The Land of the Magic Flute” works a little like that, explains Ertan Torgul, violinist for SOLI Chamber Ensemble. It takes Mozart’s opera and places it within a 21st century framework. Imagine Torgul, pitching the story to you like Gene Kelly: “It starts with this writer who’s having terrible nightmares. Writer’s block, he can’t sleep! He’s in a really bad place, he’s chasing this new conquest, leaves his girlfriend at a party, and speeding down the road, he crashes his car into this lake. All of a sudden he wakes up and he’s in the land of the Magic Flute. So the ‘Magic Flute’ story starts forming from there.”

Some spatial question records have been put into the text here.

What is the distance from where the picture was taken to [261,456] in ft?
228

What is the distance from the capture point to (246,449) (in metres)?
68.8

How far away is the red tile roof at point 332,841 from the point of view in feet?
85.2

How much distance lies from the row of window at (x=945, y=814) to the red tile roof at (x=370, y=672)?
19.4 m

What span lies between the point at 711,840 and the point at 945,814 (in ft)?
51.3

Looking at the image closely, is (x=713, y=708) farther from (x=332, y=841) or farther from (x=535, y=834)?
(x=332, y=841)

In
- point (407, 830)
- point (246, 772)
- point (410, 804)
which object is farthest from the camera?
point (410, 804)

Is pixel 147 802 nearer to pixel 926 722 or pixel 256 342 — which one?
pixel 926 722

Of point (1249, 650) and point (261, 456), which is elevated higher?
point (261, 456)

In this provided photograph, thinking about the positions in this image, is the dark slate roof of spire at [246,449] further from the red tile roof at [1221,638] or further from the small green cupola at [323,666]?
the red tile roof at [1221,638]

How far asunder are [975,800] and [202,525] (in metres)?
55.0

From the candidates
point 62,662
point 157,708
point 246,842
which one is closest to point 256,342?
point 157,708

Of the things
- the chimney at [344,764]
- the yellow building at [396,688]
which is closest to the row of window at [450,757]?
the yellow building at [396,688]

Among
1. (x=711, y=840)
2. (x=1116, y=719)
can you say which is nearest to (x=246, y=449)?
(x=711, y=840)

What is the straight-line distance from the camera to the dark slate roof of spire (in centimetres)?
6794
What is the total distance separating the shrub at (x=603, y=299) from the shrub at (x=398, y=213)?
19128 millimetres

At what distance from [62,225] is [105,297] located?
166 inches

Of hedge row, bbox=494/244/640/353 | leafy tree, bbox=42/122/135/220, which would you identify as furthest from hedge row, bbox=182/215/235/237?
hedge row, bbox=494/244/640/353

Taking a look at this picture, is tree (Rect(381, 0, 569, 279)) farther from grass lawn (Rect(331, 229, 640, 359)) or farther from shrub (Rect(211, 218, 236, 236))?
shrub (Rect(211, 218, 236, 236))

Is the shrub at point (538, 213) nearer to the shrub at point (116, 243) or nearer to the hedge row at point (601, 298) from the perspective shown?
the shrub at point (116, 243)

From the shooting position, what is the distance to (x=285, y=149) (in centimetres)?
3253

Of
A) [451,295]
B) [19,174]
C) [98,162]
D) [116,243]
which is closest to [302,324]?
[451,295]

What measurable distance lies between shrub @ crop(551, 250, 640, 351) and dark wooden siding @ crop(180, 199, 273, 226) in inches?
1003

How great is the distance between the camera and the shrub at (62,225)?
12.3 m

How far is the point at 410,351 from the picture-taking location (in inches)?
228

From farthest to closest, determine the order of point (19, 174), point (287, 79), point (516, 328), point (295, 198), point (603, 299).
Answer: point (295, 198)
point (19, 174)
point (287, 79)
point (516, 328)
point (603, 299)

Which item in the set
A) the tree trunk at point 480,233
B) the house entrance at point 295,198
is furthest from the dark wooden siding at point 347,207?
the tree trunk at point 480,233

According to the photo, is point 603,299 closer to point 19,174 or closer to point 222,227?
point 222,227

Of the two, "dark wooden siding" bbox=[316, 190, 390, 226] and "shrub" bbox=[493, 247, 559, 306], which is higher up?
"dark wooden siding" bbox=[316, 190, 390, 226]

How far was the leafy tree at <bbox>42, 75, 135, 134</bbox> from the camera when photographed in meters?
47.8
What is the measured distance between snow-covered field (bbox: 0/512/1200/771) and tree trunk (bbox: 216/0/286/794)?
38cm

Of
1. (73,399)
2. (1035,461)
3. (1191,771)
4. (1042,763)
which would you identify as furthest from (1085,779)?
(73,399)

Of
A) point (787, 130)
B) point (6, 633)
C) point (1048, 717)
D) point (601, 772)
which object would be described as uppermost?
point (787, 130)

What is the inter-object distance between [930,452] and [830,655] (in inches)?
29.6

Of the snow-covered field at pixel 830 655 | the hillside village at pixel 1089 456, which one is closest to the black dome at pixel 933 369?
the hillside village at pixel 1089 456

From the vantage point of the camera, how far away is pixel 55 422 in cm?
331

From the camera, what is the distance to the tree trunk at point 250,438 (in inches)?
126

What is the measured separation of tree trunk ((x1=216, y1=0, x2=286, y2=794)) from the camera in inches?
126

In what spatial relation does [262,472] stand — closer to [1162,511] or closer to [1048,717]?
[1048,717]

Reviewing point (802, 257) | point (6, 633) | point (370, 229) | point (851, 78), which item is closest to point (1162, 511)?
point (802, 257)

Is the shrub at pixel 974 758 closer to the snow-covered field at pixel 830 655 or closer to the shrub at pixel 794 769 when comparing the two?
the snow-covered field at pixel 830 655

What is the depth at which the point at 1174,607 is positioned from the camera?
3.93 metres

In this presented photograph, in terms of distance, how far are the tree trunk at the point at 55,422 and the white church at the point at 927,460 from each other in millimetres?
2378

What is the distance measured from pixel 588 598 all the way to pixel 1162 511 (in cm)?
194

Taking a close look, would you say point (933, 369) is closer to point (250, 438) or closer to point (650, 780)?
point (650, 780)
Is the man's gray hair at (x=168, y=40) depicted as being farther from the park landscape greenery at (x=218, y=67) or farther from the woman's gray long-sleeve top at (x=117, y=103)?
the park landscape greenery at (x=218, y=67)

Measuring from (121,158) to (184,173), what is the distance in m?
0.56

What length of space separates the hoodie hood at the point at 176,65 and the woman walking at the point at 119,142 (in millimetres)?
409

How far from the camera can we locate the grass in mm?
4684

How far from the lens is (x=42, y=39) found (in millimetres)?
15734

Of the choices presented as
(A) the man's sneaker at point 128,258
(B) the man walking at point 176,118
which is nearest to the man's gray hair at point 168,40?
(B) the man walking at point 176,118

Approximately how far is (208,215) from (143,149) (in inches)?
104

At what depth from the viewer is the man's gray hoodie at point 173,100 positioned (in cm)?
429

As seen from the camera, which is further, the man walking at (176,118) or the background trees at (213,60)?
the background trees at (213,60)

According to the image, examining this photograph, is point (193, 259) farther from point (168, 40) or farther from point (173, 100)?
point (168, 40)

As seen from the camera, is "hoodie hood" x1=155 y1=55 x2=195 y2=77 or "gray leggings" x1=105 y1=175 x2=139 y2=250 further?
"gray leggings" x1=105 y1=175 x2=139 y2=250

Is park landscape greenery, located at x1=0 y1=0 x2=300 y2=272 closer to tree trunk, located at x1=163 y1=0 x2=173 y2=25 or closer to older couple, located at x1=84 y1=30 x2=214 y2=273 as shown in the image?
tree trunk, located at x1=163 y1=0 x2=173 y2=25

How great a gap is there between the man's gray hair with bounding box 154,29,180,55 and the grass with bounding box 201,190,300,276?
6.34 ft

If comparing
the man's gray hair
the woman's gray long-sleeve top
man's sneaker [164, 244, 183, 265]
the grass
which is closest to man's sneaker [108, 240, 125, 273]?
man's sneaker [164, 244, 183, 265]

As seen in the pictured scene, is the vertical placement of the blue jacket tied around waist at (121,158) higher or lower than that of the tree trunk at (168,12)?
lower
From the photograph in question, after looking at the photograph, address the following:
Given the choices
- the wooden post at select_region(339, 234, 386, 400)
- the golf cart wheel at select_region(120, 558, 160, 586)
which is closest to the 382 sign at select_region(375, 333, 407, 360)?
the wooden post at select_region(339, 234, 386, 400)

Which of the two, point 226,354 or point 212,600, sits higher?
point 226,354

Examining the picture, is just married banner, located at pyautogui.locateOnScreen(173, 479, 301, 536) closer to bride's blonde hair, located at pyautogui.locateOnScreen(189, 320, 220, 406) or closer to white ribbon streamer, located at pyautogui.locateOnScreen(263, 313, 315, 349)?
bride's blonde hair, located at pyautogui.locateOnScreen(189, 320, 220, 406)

Okay, I’ll bite. But again, how does that work?

Well, to create the experience, artist Fons Schiedon and sound designer/composer Phillipe Lambert created an entirely new world based on “The Magic Flute,” with drawings, sounds, animation and more. You can see highlights of it online (and in the video window at the bottom of this page), but the full experience includes live music from SOLI Chamber Ensemble, and a collaboration with Opera San Antonio that brings six talented singers to the stage of Ruth Taylor Concert Hall on the Trinity University campus this Tuesday night at 7:30 for a one-time only performance. And both Schiedon and Lambert will be there to “live mix” the show.

Again, how does that work?

“[Schiedon] hand-drew this stuff. And so he has a bank of images for each character,” Torgul says. “He’s rendering those images back into his computer, [and] he’s going to have this plethora of images he can pick from to create the action in a different way than it is online. So the two of them come together and as he puts up the images [on screen], then the composer will add his incidental music or sound effects.”

With the live singing and music, the “remix” of “The Land of the Magic Flute” will be completely different than what you can find online, Torgul says. And that’s how SOLI does the Mozart Festival. Wholly modern, and very SOLI!